Retype all of the material below without changing a single character.

» EXERCISE INPUTS

################

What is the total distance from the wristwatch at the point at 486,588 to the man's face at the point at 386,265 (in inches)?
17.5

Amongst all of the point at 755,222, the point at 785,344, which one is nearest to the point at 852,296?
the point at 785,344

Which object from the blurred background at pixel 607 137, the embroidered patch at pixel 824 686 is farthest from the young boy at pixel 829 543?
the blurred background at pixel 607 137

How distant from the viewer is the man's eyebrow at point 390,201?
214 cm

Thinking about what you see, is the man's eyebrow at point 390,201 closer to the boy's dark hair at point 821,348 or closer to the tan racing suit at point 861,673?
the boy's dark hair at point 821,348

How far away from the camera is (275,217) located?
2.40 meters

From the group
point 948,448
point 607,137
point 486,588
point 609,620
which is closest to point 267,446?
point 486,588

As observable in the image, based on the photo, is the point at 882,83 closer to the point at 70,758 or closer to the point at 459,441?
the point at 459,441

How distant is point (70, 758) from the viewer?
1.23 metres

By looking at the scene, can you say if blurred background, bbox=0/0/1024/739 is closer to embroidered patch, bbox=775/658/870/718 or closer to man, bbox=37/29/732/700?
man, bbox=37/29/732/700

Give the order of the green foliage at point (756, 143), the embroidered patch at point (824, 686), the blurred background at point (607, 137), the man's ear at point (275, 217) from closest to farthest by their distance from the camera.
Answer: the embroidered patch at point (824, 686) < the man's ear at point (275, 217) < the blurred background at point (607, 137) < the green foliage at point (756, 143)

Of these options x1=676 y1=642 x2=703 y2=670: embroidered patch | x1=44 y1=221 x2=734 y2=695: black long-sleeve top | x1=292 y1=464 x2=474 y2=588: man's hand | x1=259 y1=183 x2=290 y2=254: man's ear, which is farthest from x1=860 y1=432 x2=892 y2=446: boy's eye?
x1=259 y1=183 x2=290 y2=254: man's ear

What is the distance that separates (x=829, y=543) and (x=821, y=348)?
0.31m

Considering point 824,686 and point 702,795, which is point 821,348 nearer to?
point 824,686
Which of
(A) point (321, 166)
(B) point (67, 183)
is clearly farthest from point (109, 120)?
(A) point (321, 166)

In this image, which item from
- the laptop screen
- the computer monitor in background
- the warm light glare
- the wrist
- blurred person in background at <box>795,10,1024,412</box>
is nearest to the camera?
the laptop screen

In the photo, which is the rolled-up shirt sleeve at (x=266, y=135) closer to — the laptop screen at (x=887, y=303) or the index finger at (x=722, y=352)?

################

» OUTPUT
What is the total distance from the wristwatch at the point at 486,588 to the man's face at the point at 386,265 (in inches)?
17.5

Amongst all of the point at 755,222, the point at 785,344, which one is nearest to the point at 852,296?
the point at 785,344

Which object from the blurred background at pixel 607 137, the embroidered patch at pixel 824 686 is farthest from the young boy at pixel 829 543?
the blurred background at pixel 607 137

How distant from the viewer is the man's eyebrow at point 390,201?
214 cm

Thinking about what you see, is the man's eyebrow at point 390,201 closer to the boy's dark hair at point 821,348 or closer to the tan racing suit at point 861,673?
the boy's dark hair at point 821,348

How far away from the camera is (275,217) located?
2.40 meters

From the group
point 948,448
point 607,137
point 486,588
point 609,620
which is closest to point 267,446?
point 486,588

As observable in the image, based on the photo, is the point at 882,83 closer to the point at 70,758 or closer to the point at 459,441?
the point at 459,441

How distant is point (70, 758) from the viewer?
1.23 metres

By looking at the scene, can you say if blurred background, bbox=0/0/1024/739 is closer to embroidered patch, bbox=775/658/870/718 or closer to man, bbox=37/29/732/700?
man, bbox=37/29/732/700

Give the order of the green foliage at point (756, 143), the embroidered patch at point (824, 686), the blurred background at point (607, 137), the man's ear at point (275, 217) from closest to farthest by their distance from the camera.
Answer: the embroidered patch at point (824, 686) < the man's ear at point (275, 217) < the blurred background at point (607, 137) < the green foliage at point (756, 143)

Of these options x1=676 y1=642 x2=703 y2=670: embroidered patch | x1=44 y1=221 x2=734 y2=695: black long-sleeve top | x1=292 y1=464 x2=474 y2=588: man's hand | x1=259 y1=183 x2=290 y2=254: man's ear, which is farthest from x1=860 y1=432 x2=892 y2=446: boy's eye?
x1=259 y1=183 x2=290 y2=254: man's ear

What is the distance that separates (x=829, y=543) and (x=821, y=348)?
0.31m

Considering point 824,686 and point 702,795, which is point 821,348 nearer to?
point 824,686
Which of
(A) point (321, 166)
(B) point (67, 183)
is clearly farthest from point (109, 120)?
(A) point (321, 166)

In this image, which item from
- the laptop screen
- the computer monitor in background
- the warm light glare
- the wrist
- blurred person in background at <box>795,10,1024,412</box>
is nearest to the camera?
the laptop screen

In the photo, which is the rolled-up shirt sleeve at (x=266, y=135) closer to — the laptop screen at (x=887, y=303) or the index finger at (x=722, y=352)?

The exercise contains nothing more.